* _OBJECTIVE_: Rewrite the entries from the line containing "How great a" through the last entry, keeping the requests unchanged. Multiply each distance in the answers by 1.05 and round to whole numbers, with halves rounded up.

○ ○ ○

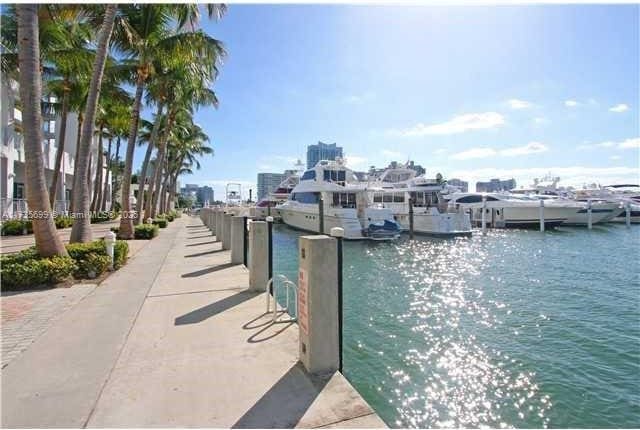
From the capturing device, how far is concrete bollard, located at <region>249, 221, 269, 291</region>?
695 cm

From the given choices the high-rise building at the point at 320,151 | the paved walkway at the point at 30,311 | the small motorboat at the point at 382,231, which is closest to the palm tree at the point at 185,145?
the small motorboat at the point at 382,231

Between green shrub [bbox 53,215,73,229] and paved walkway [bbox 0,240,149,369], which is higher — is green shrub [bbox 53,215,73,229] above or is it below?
above

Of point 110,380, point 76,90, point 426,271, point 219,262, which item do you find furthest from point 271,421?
point 76,90

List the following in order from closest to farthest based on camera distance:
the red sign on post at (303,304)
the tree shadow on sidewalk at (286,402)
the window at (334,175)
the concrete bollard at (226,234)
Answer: the tree shadow on sidewalk at (286,402)
the red sign on post at (303,304)
the concrete bollard at (226,234)
the window at (334,175)

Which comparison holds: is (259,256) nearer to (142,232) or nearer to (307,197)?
(142,232)

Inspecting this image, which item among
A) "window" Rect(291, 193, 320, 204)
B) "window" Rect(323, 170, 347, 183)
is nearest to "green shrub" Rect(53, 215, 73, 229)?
"window" Rect(291, 193, 320, 204)

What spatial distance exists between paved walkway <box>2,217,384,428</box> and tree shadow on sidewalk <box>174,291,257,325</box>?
0.06ft

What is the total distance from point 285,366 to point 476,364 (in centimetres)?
381

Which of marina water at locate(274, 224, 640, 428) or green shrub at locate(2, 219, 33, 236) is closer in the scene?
marina water at locate(274, 224, 640, 428)

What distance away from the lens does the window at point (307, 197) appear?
99.8ft

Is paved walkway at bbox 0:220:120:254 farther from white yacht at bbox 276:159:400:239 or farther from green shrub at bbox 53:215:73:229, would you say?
white yacht at bbox 276:159:400:239

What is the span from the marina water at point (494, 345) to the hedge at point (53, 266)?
20.4 ft

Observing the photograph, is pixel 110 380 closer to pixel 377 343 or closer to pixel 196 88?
pixel 377 343

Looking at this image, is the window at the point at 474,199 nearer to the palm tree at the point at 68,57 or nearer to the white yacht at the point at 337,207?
the white yacht at the point at 337,207
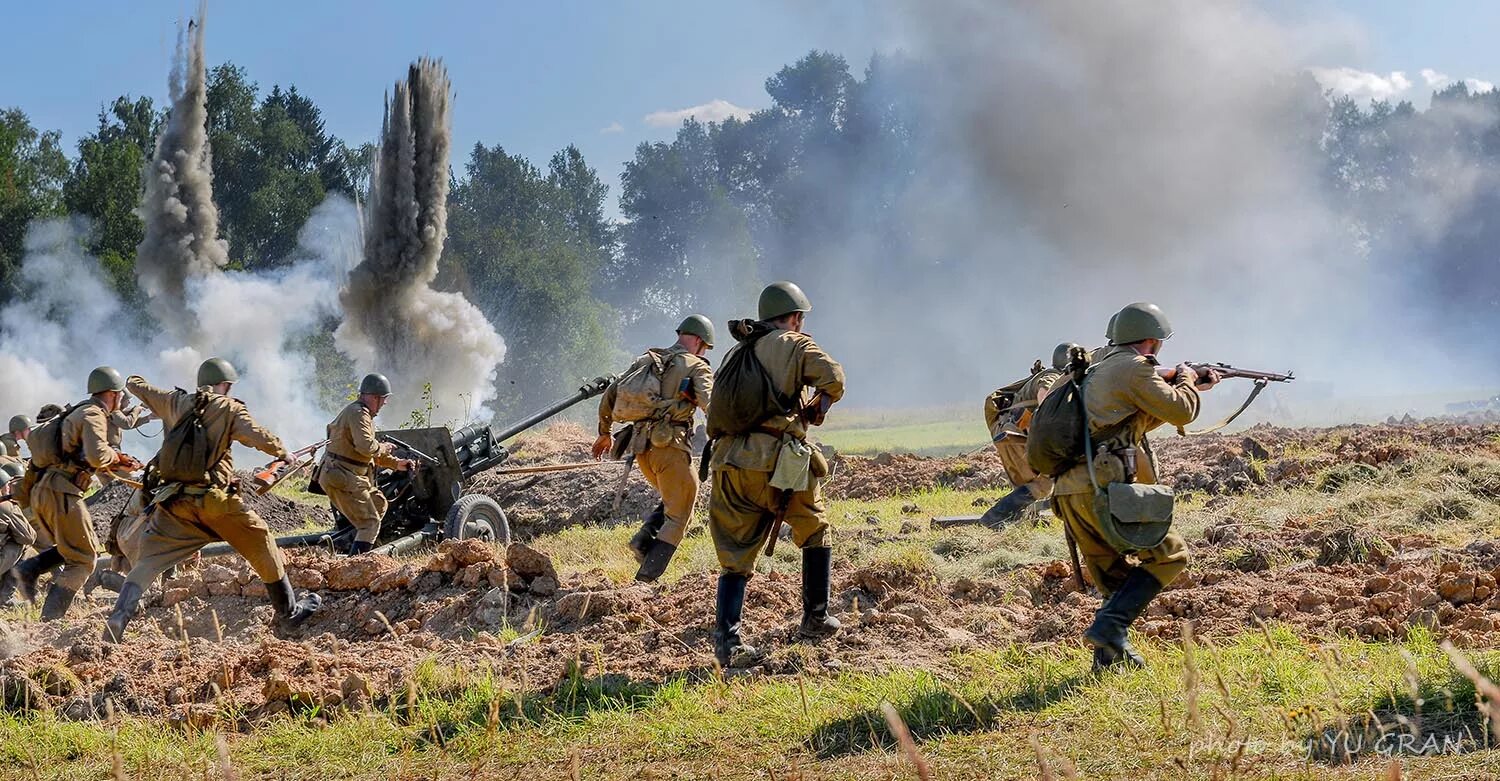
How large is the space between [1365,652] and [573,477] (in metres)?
11.0

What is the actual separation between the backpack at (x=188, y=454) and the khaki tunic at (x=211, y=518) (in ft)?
0.15

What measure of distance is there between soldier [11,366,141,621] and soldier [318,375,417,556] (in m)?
1.68

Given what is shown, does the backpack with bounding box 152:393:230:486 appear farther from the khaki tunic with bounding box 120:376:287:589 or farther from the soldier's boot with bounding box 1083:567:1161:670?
the soldier's boot with bounding box 1083:567:1161:670

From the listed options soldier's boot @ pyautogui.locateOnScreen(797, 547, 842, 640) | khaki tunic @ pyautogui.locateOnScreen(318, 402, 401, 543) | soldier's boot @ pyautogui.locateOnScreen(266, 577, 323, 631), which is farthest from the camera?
khaki tunic @ pyautogui.locateOnScreen(318, 402, 401, 543)

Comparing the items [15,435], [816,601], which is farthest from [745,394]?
[15,435]

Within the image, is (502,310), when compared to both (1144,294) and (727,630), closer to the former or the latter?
(1144,294)

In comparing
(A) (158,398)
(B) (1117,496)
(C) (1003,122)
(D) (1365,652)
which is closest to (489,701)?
(B) (1117,496)

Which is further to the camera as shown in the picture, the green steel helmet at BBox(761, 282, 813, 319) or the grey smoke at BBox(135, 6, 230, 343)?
the grey smoke at BBox(135, 6, 230, 343)

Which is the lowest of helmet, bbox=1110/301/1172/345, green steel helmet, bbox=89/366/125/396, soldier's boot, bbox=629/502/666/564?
soldier's boot, bbox=629/502/666/564

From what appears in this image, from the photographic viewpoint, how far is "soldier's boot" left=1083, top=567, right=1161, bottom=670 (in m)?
5.64

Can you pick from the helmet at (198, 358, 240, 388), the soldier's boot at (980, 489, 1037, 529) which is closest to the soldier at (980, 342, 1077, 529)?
the soldier's boot at (980, 489, 1037, 529)

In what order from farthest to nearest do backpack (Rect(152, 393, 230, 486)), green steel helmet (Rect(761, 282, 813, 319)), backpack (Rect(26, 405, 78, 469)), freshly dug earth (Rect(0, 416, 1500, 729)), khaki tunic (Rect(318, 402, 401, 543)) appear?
khaki tunic (Rect(318, 402, 401, 543)) < backpack (Rect(26, 405, 78, 469)) < backpack (Rect(152, 393, 230, 486)) < green steel helmet (Rect(761, 282, 813, 319)) < freshly dug earth (Rect(0, 416, 1500, 729))

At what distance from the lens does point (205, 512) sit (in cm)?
789

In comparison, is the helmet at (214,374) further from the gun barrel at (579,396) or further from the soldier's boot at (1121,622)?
the soldier's boot at (1121,622)
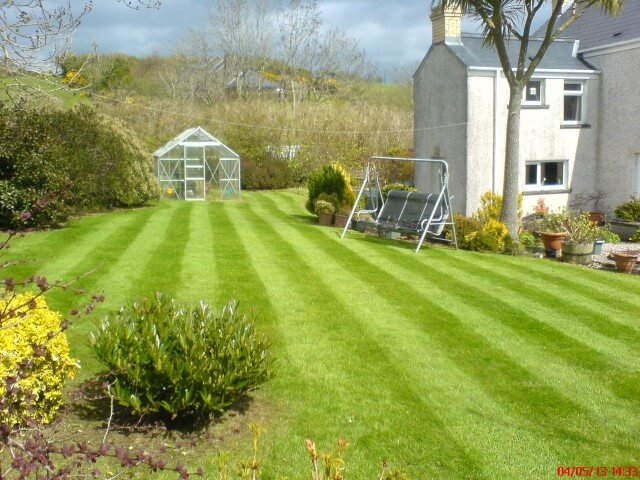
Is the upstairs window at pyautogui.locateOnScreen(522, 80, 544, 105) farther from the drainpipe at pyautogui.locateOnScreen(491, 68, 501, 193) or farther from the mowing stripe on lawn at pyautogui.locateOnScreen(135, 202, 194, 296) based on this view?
the mowing stripe on lawn at pyautogui.locateOnScreen(135, 202, 194, 296)

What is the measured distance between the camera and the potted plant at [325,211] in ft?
70.7

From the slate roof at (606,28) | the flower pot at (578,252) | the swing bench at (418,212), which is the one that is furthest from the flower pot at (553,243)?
the slate roof at (606,28)

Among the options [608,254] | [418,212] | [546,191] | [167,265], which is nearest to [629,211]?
[546,191]

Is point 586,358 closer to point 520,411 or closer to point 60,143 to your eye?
point 520,411

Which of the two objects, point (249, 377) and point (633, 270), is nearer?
point (249, 377)

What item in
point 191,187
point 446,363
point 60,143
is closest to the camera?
point 446,363

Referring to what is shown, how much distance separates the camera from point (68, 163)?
19.0 meters

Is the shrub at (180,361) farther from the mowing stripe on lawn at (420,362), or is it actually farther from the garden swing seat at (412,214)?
the garden swing seat at (412,214)

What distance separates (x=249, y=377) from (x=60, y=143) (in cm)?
1528

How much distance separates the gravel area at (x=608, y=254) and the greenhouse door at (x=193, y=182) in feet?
57.8

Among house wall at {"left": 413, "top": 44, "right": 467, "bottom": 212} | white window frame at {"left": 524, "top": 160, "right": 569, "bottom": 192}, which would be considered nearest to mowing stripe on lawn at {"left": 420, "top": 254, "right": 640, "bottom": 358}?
house wall at {"left": 413, "top": 44, "right": 467, "bottom": 212}

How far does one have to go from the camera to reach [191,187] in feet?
105

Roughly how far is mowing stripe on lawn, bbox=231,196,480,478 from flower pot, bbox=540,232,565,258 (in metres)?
9.42

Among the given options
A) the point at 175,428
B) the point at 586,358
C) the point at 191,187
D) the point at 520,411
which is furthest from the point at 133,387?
the point at 191,187
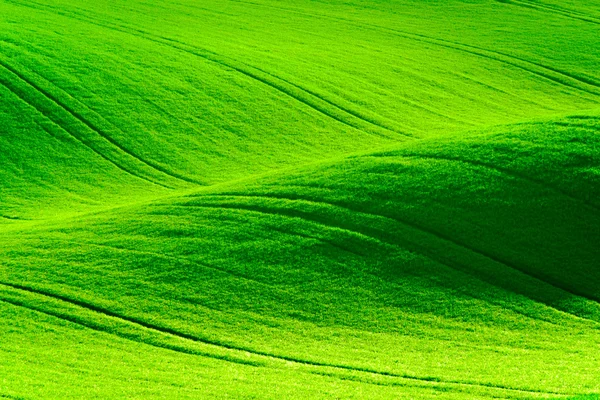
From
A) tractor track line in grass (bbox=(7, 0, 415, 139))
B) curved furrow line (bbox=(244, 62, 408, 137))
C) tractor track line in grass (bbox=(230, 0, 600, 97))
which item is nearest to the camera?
curved furrow line (bbox=(244, 62, 408, 137))

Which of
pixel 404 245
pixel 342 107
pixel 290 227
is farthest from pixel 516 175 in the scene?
pixel 342 107

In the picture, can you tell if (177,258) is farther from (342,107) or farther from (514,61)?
(514,61)

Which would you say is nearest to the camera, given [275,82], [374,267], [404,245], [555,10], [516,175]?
[374,267]

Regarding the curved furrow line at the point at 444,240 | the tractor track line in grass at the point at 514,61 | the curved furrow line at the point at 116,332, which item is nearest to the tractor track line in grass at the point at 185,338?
the curved furrow line at the point at 116,332

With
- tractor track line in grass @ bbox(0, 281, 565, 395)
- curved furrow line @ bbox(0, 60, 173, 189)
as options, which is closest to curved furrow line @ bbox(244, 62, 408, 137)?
curved furrow line @ bbox(0, 60, 173, 189)

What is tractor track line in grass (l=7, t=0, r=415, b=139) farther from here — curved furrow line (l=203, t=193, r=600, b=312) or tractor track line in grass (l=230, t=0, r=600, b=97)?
tractor track line in grass (l=230, t=0, r=600, b=97)

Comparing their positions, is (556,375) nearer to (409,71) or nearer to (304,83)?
(304,83)
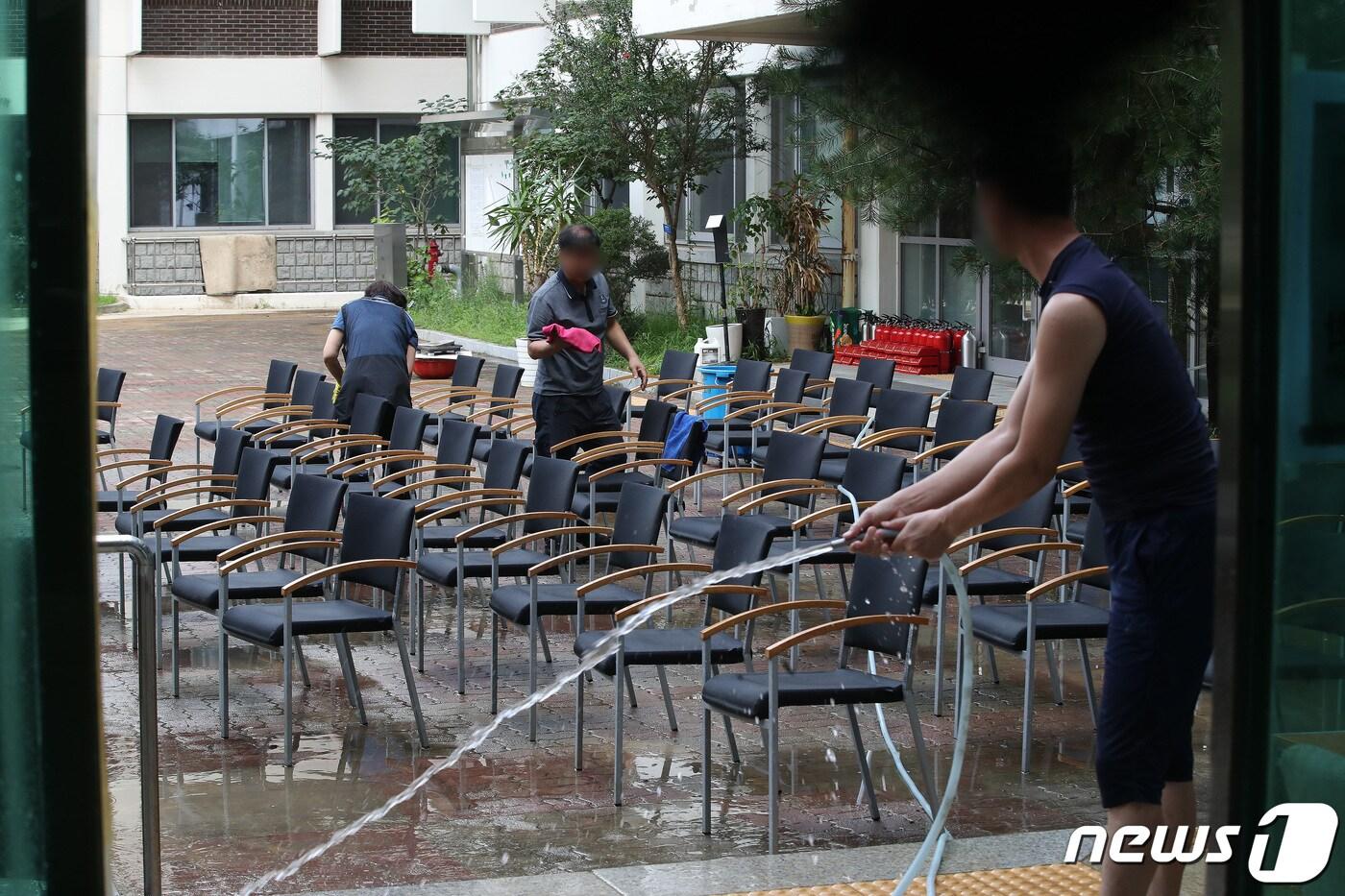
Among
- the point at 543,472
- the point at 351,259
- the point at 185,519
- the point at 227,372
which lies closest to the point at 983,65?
the point at 543,472

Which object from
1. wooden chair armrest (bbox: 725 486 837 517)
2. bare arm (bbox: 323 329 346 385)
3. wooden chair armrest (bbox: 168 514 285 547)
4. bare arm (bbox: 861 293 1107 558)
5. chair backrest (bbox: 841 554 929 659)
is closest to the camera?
bare arm (bbox: 861 293 1107 558)

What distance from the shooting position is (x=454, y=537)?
7402 millimetres

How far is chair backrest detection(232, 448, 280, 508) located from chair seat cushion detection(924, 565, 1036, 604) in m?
3.14

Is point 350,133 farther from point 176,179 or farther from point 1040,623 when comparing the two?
point 1040,623

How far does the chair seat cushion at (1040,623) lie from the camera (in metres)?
5.77

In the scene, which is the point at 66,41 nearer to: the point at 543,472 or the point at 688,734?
the point at 688,734

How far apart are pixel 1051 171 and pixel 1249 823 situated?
1.49m

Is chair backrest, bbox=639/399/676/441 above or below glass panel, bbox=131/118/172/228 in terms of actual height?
below

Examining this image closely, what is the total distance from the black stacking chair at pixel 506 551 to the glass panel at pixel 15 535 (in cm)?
420

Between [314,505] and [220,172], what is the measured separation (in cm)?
2569

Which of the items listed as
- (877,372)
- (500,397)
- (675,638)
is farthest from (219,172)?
(675,638)

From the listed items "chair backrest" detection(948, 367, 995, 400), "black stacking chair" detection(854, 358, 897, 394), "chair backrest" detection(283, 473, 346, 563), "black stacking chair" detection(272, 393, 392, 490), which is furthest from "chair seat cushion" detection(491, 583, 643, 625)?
"black stacking chair" detection(854, 358, 897, 394)

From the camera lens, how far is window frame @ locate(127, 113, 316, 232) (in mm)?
30778

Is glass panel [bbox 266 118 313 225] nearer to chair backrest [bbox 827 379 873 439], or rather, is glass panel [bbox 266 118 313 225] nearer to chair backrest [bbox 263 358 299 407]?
chair backrest [bbox 263 358 299 407]
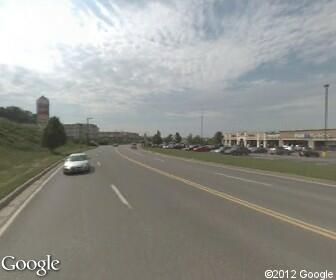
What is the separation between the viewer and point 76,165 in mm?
29531

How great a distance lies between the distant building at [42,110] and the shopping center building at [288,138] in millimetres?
51921

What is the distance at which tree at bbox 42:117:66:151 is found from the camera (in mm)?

○ ○ ○

* _ANSWER TO THE PROBLEM_:
How great a distance lies between the distant building at [42,110] and the shopping center building at [288,138] in millimetres?
54517

What is the distance at which tree at bbox 42:117:66:151 is found from the camera (in mm)?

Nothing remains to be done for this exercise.